Objective |
Copy every line of the records below word for word, leaving out the pictures.

Data supplied |
+++

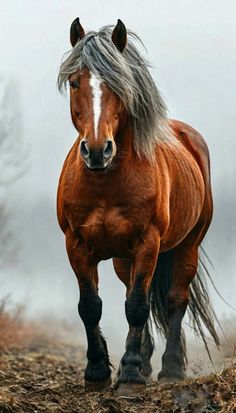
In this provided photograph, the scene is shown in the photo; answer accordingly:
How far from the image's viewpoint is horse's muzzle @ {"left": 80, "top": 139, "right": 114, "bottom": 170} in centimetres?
636

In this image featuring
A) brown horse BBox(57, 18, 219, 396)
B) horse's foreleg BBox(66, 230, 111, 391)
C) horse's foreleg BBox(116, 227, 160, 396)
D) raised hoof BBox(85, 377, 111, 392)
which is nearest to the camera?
brown horse BBox(57, 18, 219, 396)

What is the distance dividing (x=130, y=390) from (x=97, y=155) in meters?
1.66

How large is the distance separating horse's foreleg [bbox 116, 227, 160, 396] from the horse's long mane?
0.66 m

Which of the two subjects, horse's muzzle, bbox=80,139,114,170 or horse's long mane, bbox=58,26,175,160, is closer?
horse's muzzle, bbox=80,139,114,170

+++

Reply to the task |
In this provided photograph, the scene is shown in the photo; answer accordingly:
How far from the image's viewpoint is horse's muzzle @ {"left": 80, "top": 139, "right": 114, "bottom": 170} in centimetres?
636

In this image featuring
A) brown horse BBox(57, 18, 219, 396)
B) horse's foreleg BBox(66, 230, 111, 391)
C) horse's foreleg BBox(116, 227, 160, 396)
D) raised hoof BBox(85, 377, 111, 392)
which is nearest to the camera?
brown horse BBox(57, 18, 219, 396)

What is the distance dividing (x=130, y=390) from (x=97, y=155) in meters?
1.66

How large is the distance separating horse's foreleg [bbox 116, 227, 160, 396] from the horse's long mane?
0.66 m

Which of the two subjects, horse's muzzle, bbox=80,139,114,170 or horse's long mane, bbox=58,26,175,160, is closer?
horse's muzzle, bbox=80,139,114,170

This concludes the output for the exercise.